Switch every "bush" in the records for "shrub" and keep all other text the same. Leave the pictures out of your answer.

[Dataset rows]
========
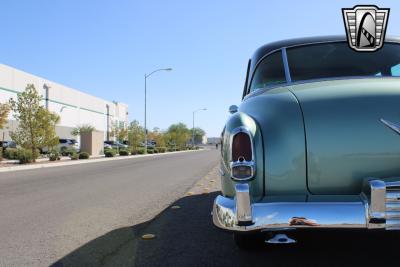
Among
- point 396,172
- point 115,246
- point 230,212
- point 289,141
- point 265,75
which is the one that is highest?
point 265,75

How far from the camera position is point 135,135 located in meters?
47.1

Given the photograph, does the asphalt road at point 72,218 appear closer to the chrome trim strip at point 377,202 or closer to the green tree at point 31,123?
the chrome trim strip at point 377,202

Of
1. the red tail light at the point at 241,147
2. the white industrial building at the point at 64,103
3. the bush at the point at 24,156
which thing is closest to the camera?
the red tail light at the point at 241,147

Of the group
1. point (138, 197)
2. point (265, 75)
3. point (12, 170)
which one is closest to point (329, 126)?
point (265, 75)

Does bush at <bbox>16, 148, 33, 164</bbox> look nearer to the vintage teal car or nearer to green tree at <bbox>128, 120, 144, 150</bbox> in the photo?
the vintage teal car

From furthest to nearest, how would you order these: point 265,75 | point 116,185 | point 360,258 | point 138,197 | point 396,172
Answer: point 116,185
point 138,197
point 265,75
point 360,258
point 396,172

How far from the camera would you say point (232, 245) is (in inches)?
179

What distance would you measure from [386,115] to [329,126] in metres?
0.38

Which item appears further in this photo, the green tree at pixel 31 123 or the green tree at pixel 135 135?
the green tree at pixel 135 135

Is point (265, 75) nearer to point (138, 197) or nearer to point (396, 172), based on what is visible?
point (396, 172)

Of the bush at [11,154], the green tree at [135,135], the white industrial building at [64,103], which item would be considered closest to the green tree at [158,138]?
the white industrial building at [64,103]

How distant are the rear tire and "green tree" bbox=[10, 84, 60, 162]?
23346 millimetres

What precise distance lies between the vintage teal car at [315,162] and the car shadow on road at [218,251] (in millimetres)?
829

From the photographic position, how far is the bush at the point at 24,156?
23375 millimetres
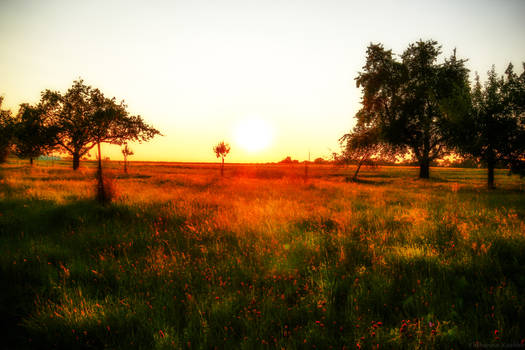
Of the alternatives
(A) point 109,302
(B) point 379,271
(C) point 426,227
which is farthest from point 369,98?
(A) point 109,302

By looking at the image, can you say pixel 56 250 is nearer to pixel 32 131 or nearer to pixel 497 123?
pixel 497 123

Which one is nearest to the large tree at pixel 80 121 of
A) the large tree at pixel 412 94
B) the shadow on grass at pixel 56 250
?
the shadow on grass at pixel 56 250

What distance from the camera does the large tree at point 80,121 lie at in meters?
25.4

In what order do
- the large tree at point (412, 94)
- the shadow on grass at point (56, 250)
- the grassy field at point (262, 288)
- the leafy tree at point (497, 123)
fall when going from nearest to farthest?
the grassy field at point (262, 288)
the shadow on grass at point (56, 250)
the leafy tree at point (497, 123)
the large tree at point (412, 94)

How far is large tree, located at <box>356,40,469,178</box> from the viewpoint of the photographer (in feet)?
77.2

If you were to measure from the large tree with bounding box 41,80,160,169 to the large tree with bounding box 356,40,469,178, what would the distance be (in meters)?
30.3

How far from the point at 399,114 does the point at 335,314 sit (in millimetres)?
29178

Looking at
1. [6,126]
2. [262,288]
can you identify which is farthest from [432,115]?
[6,126]

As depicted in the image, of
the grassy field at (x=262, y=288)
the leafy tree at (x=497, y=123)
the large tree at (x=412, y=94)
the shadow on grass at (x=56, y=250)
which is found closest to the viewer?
the grassy field at (x=262, y=288)

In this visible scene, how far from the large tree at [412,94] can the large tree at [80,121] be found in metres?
30.3

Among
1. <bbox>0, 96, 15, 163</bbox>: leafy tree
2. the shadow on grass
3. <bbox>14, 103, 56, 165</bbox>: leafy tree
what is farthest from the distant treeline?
<bbox>0, 96, 15, 163</bbox>: leafy tree

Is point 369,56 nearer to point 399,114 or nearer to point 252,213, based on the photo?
point 399,114

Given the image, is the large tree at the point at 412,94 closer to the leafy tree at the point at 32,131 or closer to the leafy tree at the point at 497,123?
the leafy tree at the point at 497,123

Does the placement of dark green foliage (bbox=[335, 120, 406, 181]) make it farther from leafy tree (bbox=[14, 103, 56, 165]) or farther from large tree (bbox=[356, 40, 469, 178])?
leafy tree (bbox=[14, 103, 56, 165])
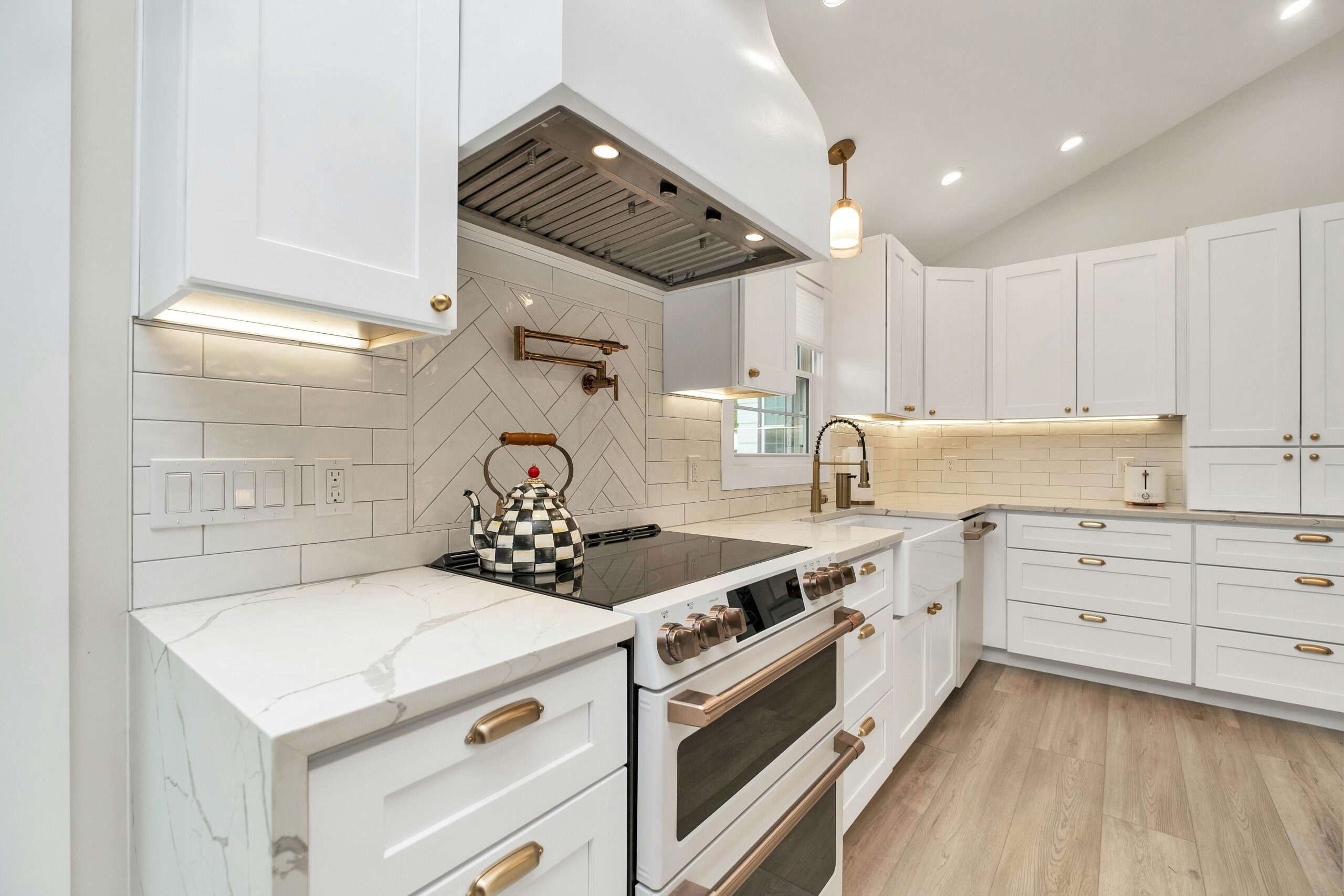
========
RESPONSE TO THE TASK:
Among
- point 396,172
- point 115,246
- point 230,212
- point 289,141
- point 265,75
which is the one that is highest?
point 265,75

How far from the camera position is point 135,135 located in meters?
47.1

Given the photograph, does the asphalt road at point 72,218 appear closer to the chrome trim strip at point 377,202 or closer to the green tree at point 31,123?
the chrome trim strip at point 377,202

Of
1. the red tail light at the point at 241,147
2. the white industrial building at the point at 64,103
3. the shrub at the point at 24,156
which thing is closest to the camera?
the red tail light at the point at 241,147

Of the group
1. point (138, 197)
2. point (265, 75)
3. point (12, 170)
which one is closest to point (329, 126)?
point (265, 75)

Does shrub at <bbox>16, 148, 33, 164</bbox> look nearer to the vintage teal car or nearer to green tree at <bbox>128, 120, 144, 150</bbox> in the photo?
the vintage teal car

From furthest to nearest, how would you order these: point 265,75 | point 116,185 | point 360,258 | point 138,197 | point 396,172
Answer: point 116,185
point 138,197
point 265,75
point 360,258
point 396,172

How far from the camera would you say point (232, 245) is (in inches)?
179

What distance would you measure from [386,115] to [329,126] in metres?
0.38

Which item appears further in this photo, the green tree at pixel 31 123 or the green tree at pixel 135 135?
the green tree at pixel 135 135

Is point (265, 75) nearer to point (138, 197) or nearer to point (396, 172), based on what is visible?
point (396, 172)

Of the shrub at [11,154], the green tree at [135,135], the white industrial building at [64,103], which item would be considered closest to the green tree at [158,138]?
the white industrial building at [64,103]

How distant are the rear tire and "green tree" bbox=[10, 84, 60, 162]?
23346 millimetres

What precise distance lies between the vintage teal car at [315,162] and the car shadow on road at [218,251] (in millimetres)?
829

From the photographic position, how far is the shrub at the point at 24,156?
23375 millimetres
Of the alternatives
(A) point 109,302
(B) point 379,271
(C) point 426,227
which is farthest from point 369,98?
(A) point 109,302

By looking at the image, can you say pixel 56 250 is nearer to pixel 32 131 or nearer to pixel 497 123?
pixel 497 123

Which one is nearest to the large tree at pixel 80 121 of
A) the large tree at pixel 412 94
B) the shadow on grass at pixel 56 250
?
the shadow on grass at pixel 56 250

What distance from the camera does the large tree at point 80,121 lie at in meters?
25.4

In what order do
- the large tree at point (412, 94)
- the shadow on grass at point (56, 250)
- the grassy field at point (262, 288)
- the leafy tree at point (497, 123)
fall when going from nearest to farthest?
the grassy field at point (262, 288)
the shadow on grass at point (56, 250)
the leafy tree at point (497, 123)
the large tree at point (412, 94)

How far is large tree, located at <box>356,40,469,178</box> from the viewpoint of the photographer (in feet)?
77.2

If you were to measure from the large tree with bounding box 41,80,160,169 to the large tree with bounding box 356,40,469,178, what would the distance be (in meters)?
30.3

How far from the point at 399,114 does the point at 335,314 sit (in millimetres)?
29178

Looking at
1. [6,126]
2. [262,288]
can you identify which is farthest from [432,115]?
[6,126]

As depicted in the image, of
the grassy field at (x=262, y=288)
the leafy tree at (x=497, y=123)
the large tree at (x=412, y=94)
the shadow on grass at (x=56, y=250)
which is found closest to the viewer?
the grassy field at (x=262, y=288)

In this visible scene, how far from the large tree at [412,94] can the large tree at [80,121] be found in metres?
30.3

Among
1. <bbox>0, 96, 15, 163</bbox>: leafy tree
2. the shadow on grass
3. <bbox>14, 103, 56, 165</bbox>: leafy tree
what is farthest from the distant treeline?
<bbox>0, 96, 15, 163</bbox>: leafy tree

Is point 369,56 nearer to point 399,114 or nearer to point 252,213, based on the photo?
point 399,114

Given the image, is the large tree at the point at 412,94 closer to the leafy tree at the point at 32,131 or closer to the leafy tree at the point at 497,123?
the leafy tree at the point at 497,123

Does the placement of dark green foliage (bbox=[335, 120, 406, 181]) make it farther from leafy tree (bbox=[14, 103, 56, 165]) or farther from large tree (bbox=[356, 40, 469, 178])?
leafy tree (bbox=[14, 103, 56, 165])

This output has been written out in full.